Bair and Dodd, the Village Buffoons
November 14, 2008
– Comments (8)
Dodd and Bair (the FDIC) still can't get it through their thick skulls that there's nothing they can do that can stop the drop in housing prices. Foreclosures are only a symptom, really, of the problem, which was simple: People borrowed more than they could afford to pay because they assumed they would not HAVE to pay. They assumed they would refinance, cash out at an inflated price, or they didn't bother to do the math at all.
This Washington Post article explains just how demented Bair and Dodd are. They're currently touting a mortgage bailout for deadbeats that bases its costs to taxpayers on a fantasy. Bair's current bailouts at Indymac are not doing well, because reducing payments doesn't cover the disappearance of the massive fantasies that underwrote these mortgages and home prices.

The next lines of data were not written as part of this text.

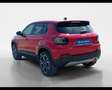 Jeep Avenger 1.2 Turbo 100 CV Summit - thumbnail 8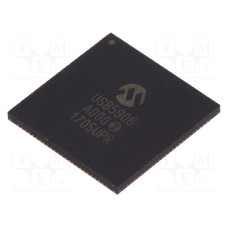 USB5906/KD USB5906/KD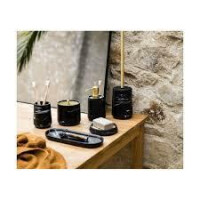 DELHAN Szczotka WC HEDALIO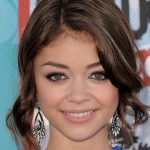 Sarah Hyland plastic surgery (1)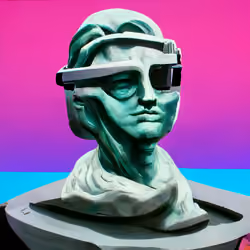 DESKTOP STATUE SYSTEMS LIMITED #440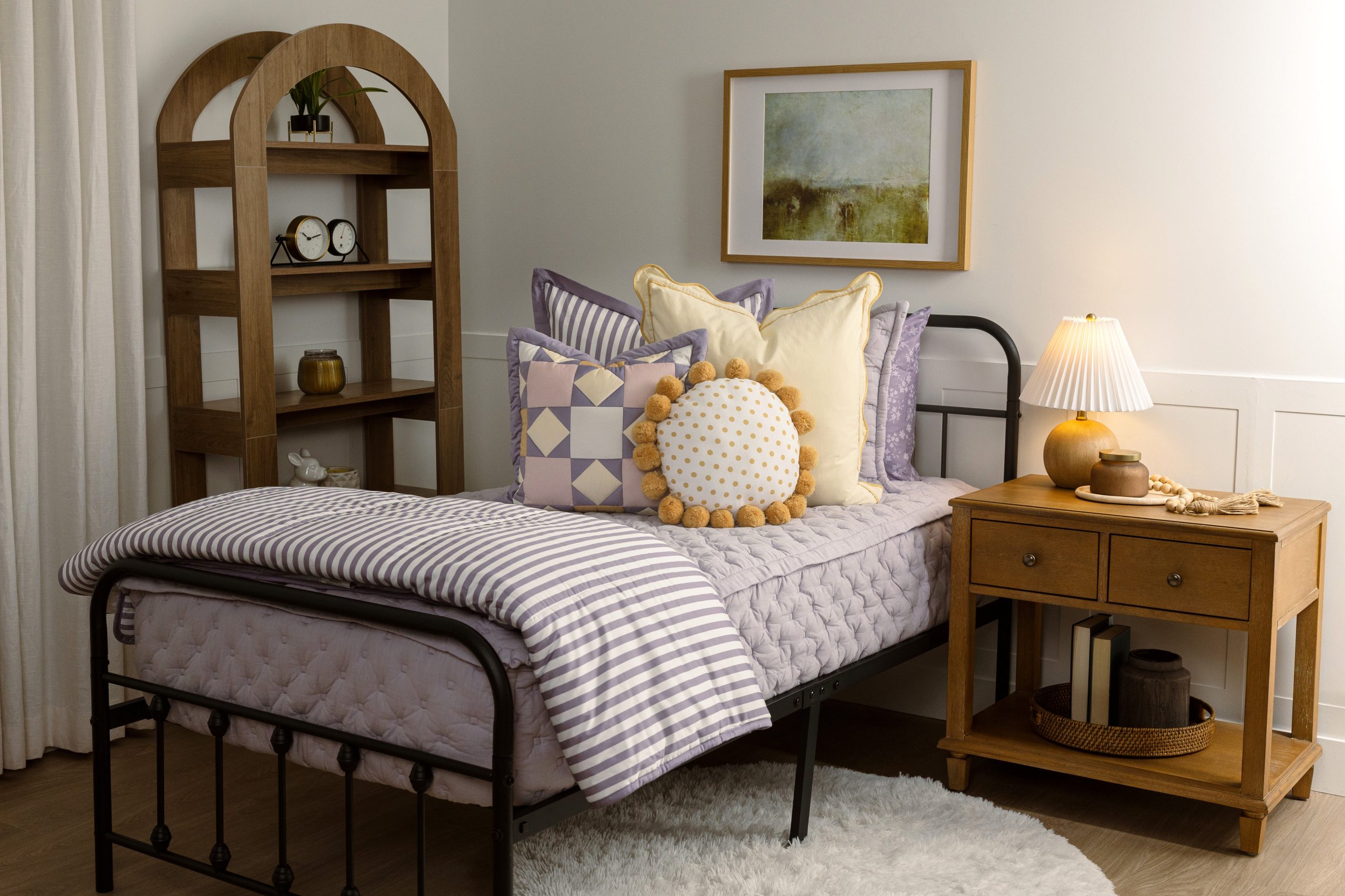 Piper Luxe Bundle - Image 9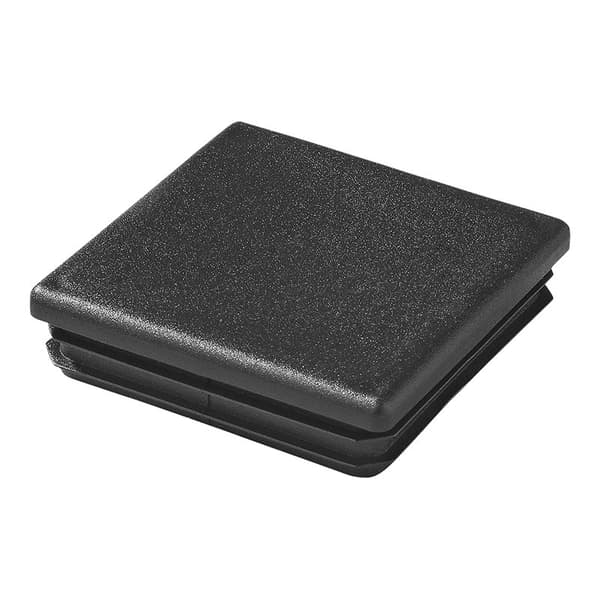 Endekappe 60x60mm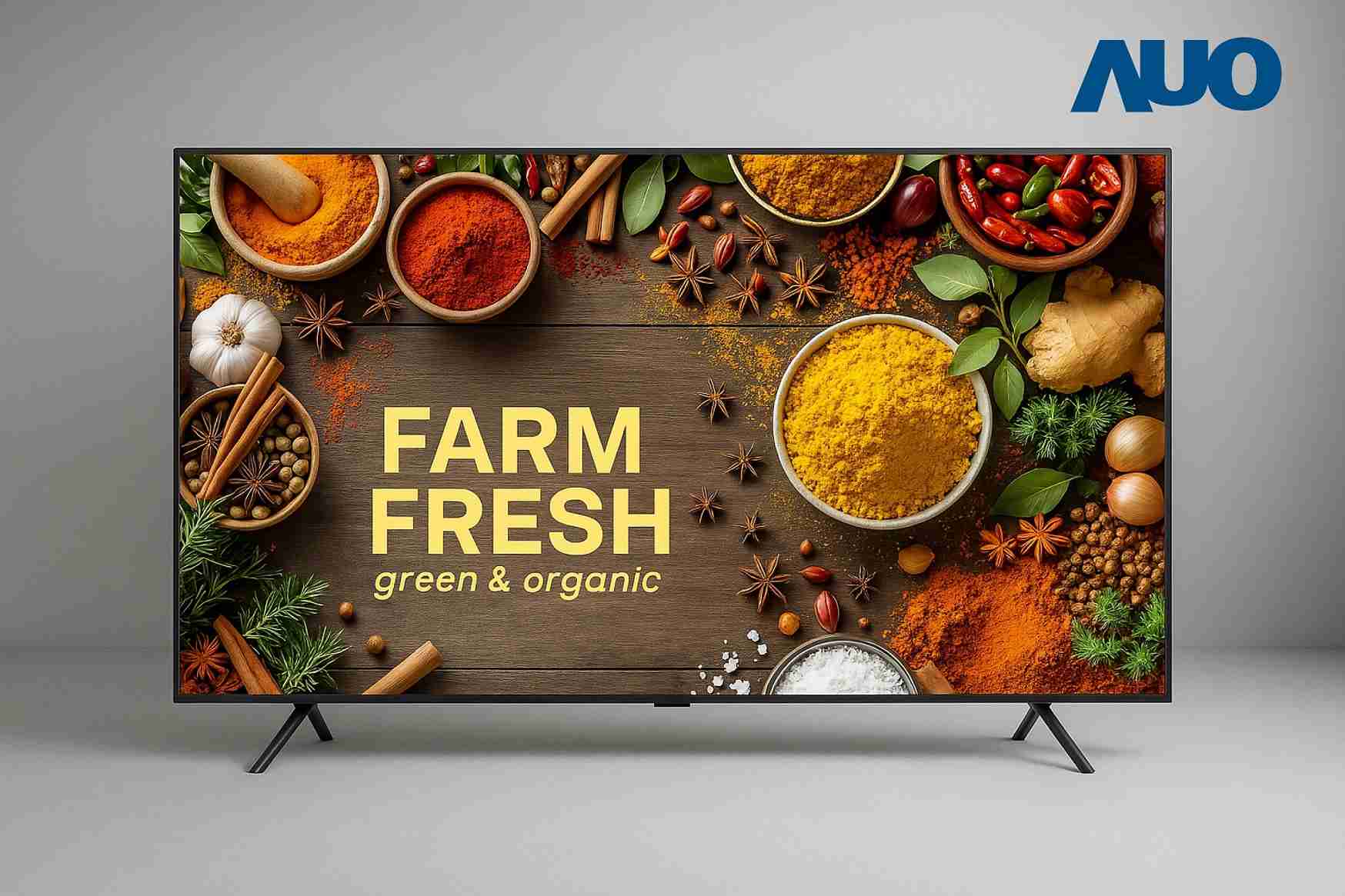 云顶国际8588yd研发全球首台大尺寸高分辨率节能、、、广色域的65吋8K FSC色序型显示器，，采用新型液晶材料，，，融合超高频刷新率、、、主动式RGB LED背光技术和AI优化的色分离算法，，，实现低色分离和卓越的色域表现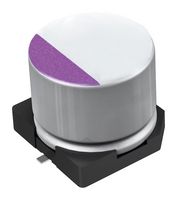 PANASONIC EZJ-P0V120JM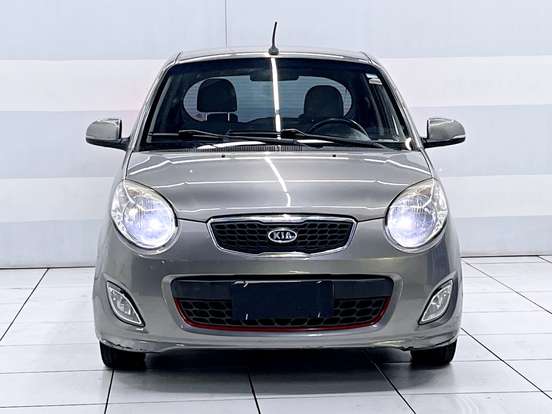 KIA-PICANTO-2010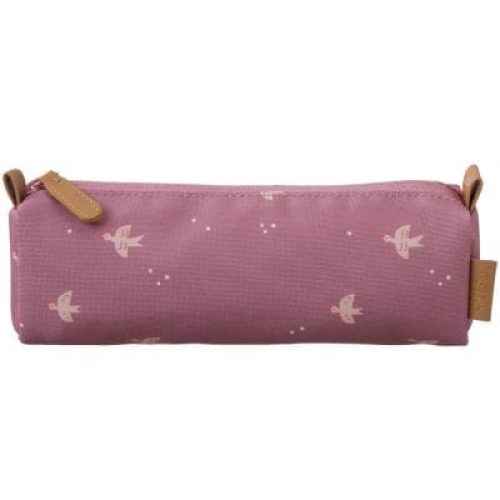 trousse-scolaire-swallow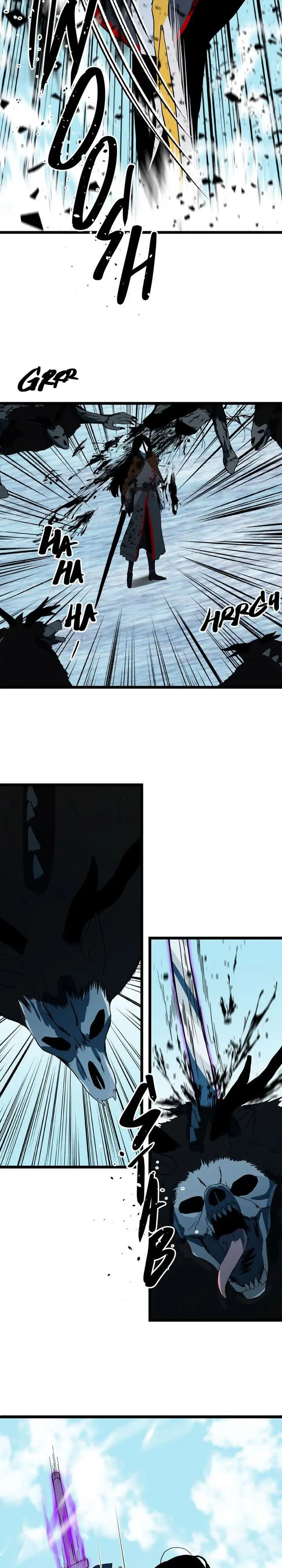 image-komik-the-fallen-chapter-15-14/28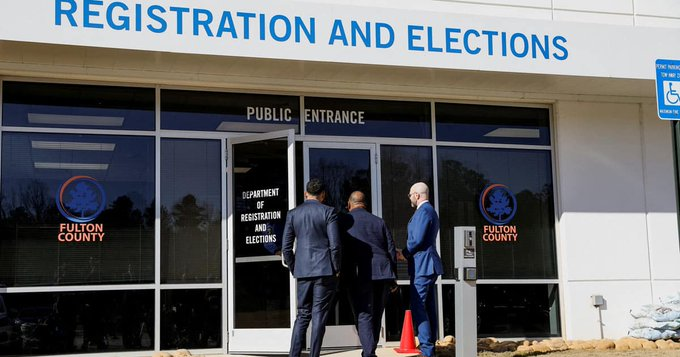 Owen Gregorian tweet media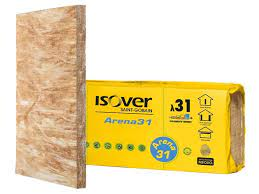 ARENA 31 SP 60 0,6 X 1,45 (MQ.6,96 PACCO) ***SU ORDINAZIONE***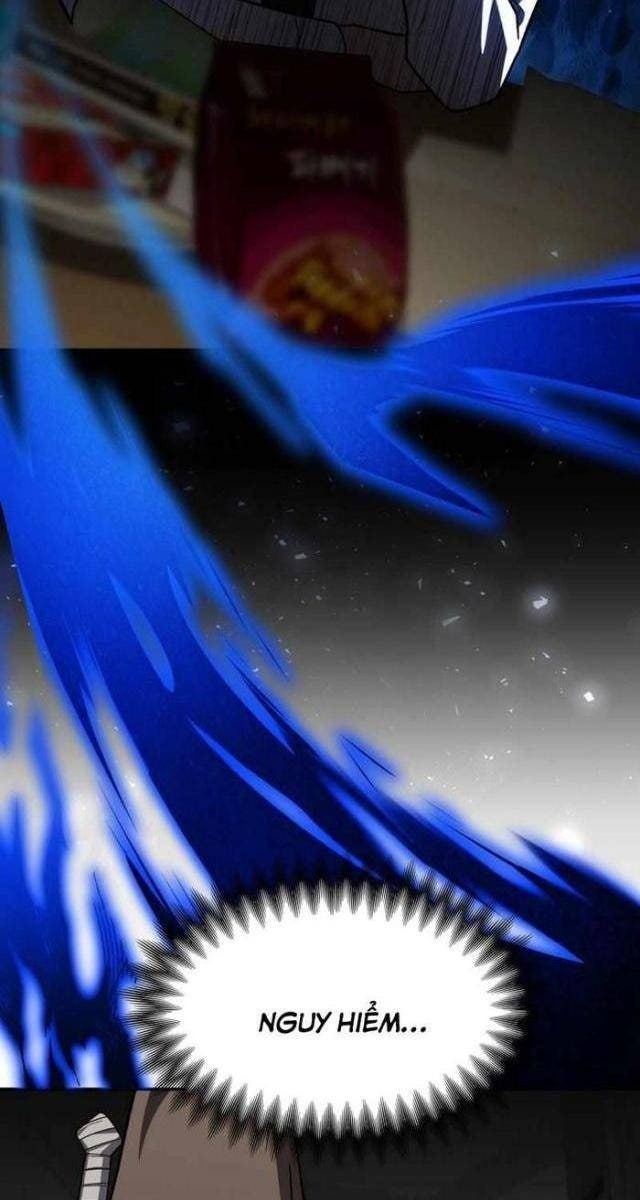 Thiên Ma Giáo - Page 94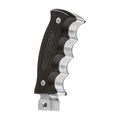 PISTOL GRIP SHIFT HANDLE, 16-22 CAMARO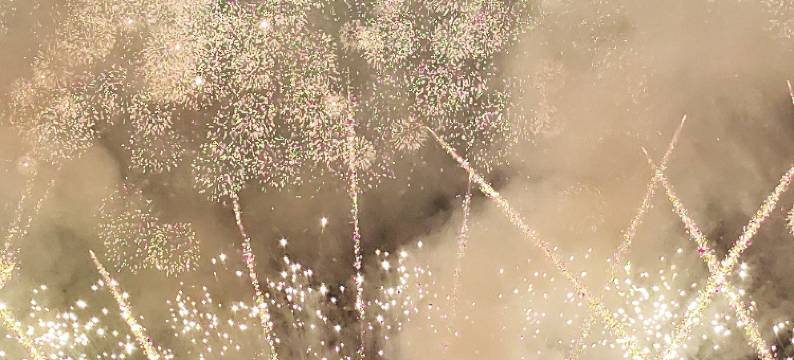 天津观湖城堡酒店图片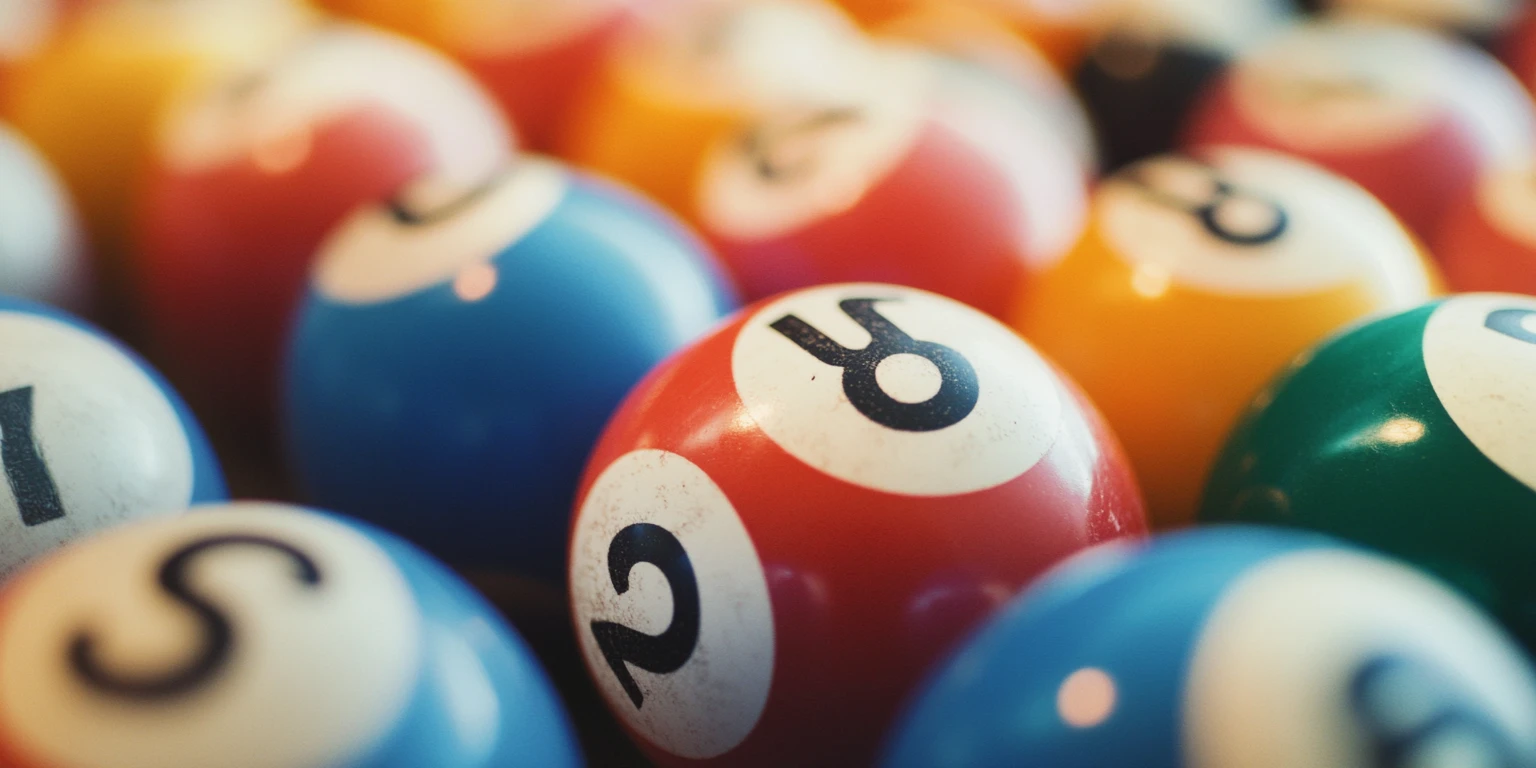 Khám Phá AE88: Cách Chơi Xổ Số Online Hiệu Quả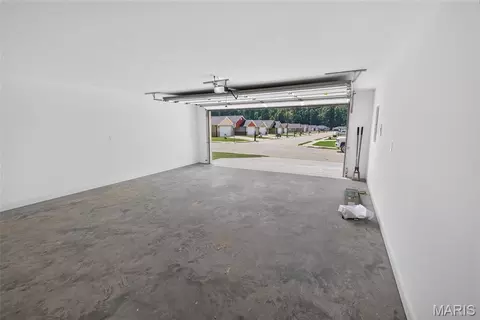 Other - 5176 Caney Fork St, Jackson, MO 63755 photo 7 of 11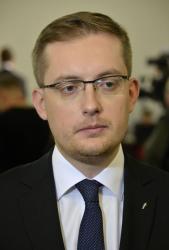 Роберт Винницкий Роберт Винницкий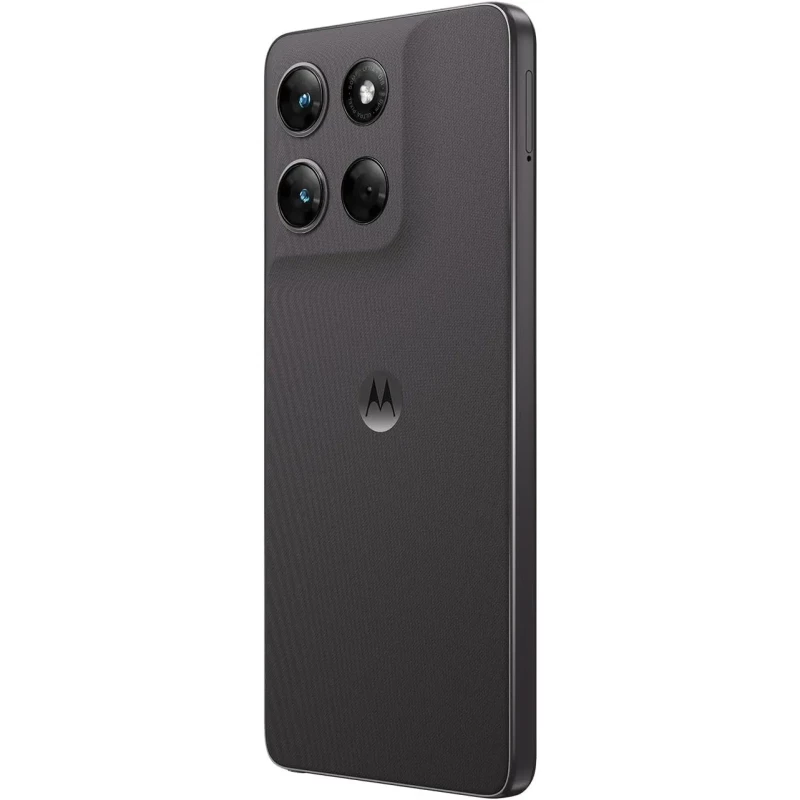 Motorola Moto G Stylus 2026 8/256GB Coal Smoke - Зображення 6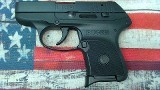 RUGER LCP .380 ACP - 3 of 3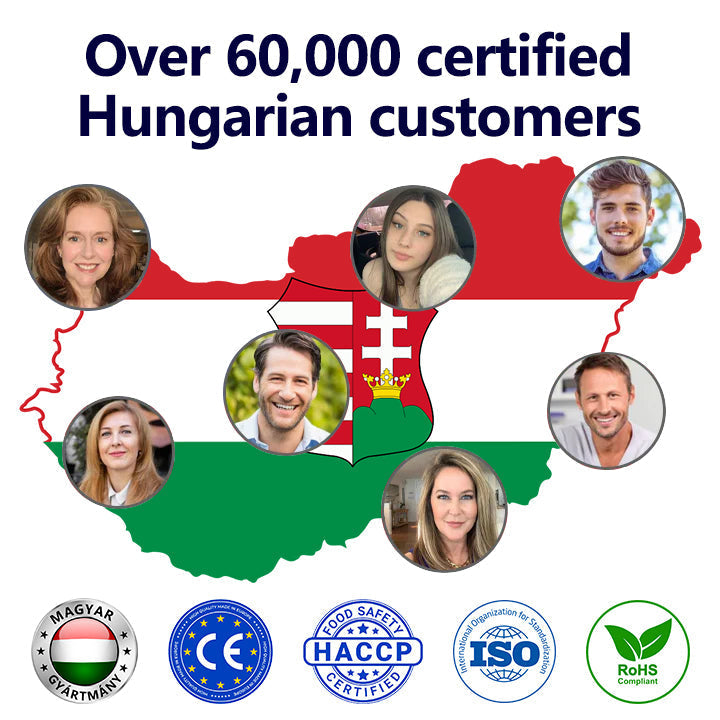 Timilk®🌲 WartErase – Fagyasztó Szemölcseltávolító Spray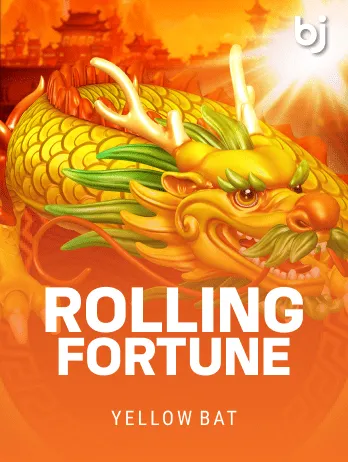 Rolling Fortune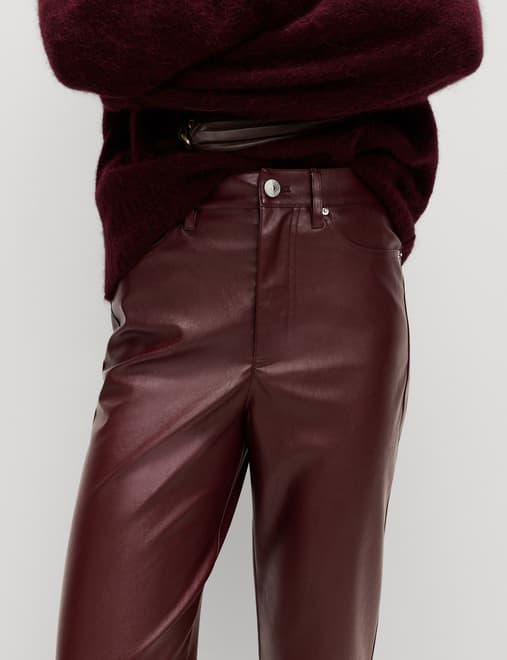 product-main-image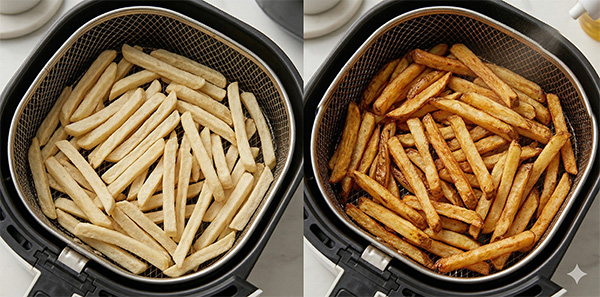 heissluftfritteusen mythos2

Of course, this hasn't stopped her from contining to try and push this bleeding-heart plan through any government channel that will give her a listen. Since her own bosses have stopped listening to her, she's teaming up with Chris "I got a sweetheart deal from Angelo Mozilo and looked the other way while the entire housing Ponzi scheme was making him rich" Dodd.
Borrowers who have missed at least two monthly payments would be eligible for a reduction in their payment. The new payment would require that they spend no more than 31 percent of their monthly income, a relatively conservative standard. By comparison, lenders historically calculated that borrowers could afford to spend up to 28 percent of monthly income before taxes on housing.
In exchange, mortgage companies would receive a basic guarantee: If the borrower falls behind on the new monthly payments and the company ends up losing money on the loan, the federal government will cover half the loss in most cases.
The estimated cost of the plan is based on the assumption that only one in three borrowers who get a modification will be unable to make the lower payments. That would require a higher success rate than existing modification programs have achieved. About 45 percent of borrowers who received loan modifications from mortgage companies last fall already have slipped back into default, according to a Credit Suisse research note.
Bair and Dodd are either stupid, liars, or both, if they claim this plan can exceed by 22 full percentage points the success rate of the prior deadbeat workouts.
I vote for some from both columns. Worst of all, they can't do simple odds in their head, because their rationale for the plan (that this would save the economy) requires an entire string of unlikely draws to come through in succession. Their fixup requires...
Greatly slowing the tide of foreclosures with such a plan (1 in 20 chance, I'd say, at best) and that this will put a floor under home prices (not a snowball's chance in Hell, let's call it 1 in 100 to be kind). And then it requires that somehow, people get so excited about living in their still-but-less-underwater homes that they head out and start buying Cozies for their Hummer spares and iPods for their dogs again. (1 in 2 chance, we know how American consumers are.) Still, I make the odds that this plan actually helps the economy to be 1 in 4,000.)
Oh, this would also require that people who feeling cash strapped not game the system, stop making payments in order to qualify for the deadbeat rewards program, and toss housing down an even deeper hole. That would require that people be too stupid to figure out how to save themselves thousands of dollars at their neighbors' expense, and I have more faith in Americans buck-sniffing ability than that.
What really needs to happen is that Dodd and Bair go back to high school and take economics 101, and pay attention to the stuff they teach in chapter one about supply, demand, and prices.
Home prices will "stabilize" when they reach a stable relationship with incomes and equivalent rental prices, and in many areas of the country, that means another 30% drop in house prices at least.
This dangerous waste of taxpayer money shouldn't get a second's hearing, and Bair should be shown the door for continuing to stump for this plan. Her job is to make sure bank deposits are safe by regulating the capital in banks' coffers, not plotting a failed social policy simply because she's been handed the keys to failed lenders.
What will save this economy is allowing the greedy, the idiotic, the naive and yes, the simply unlucky, to actually fail, so that the responsible can drive by, pick up the bargains, and get the wheels rolling again.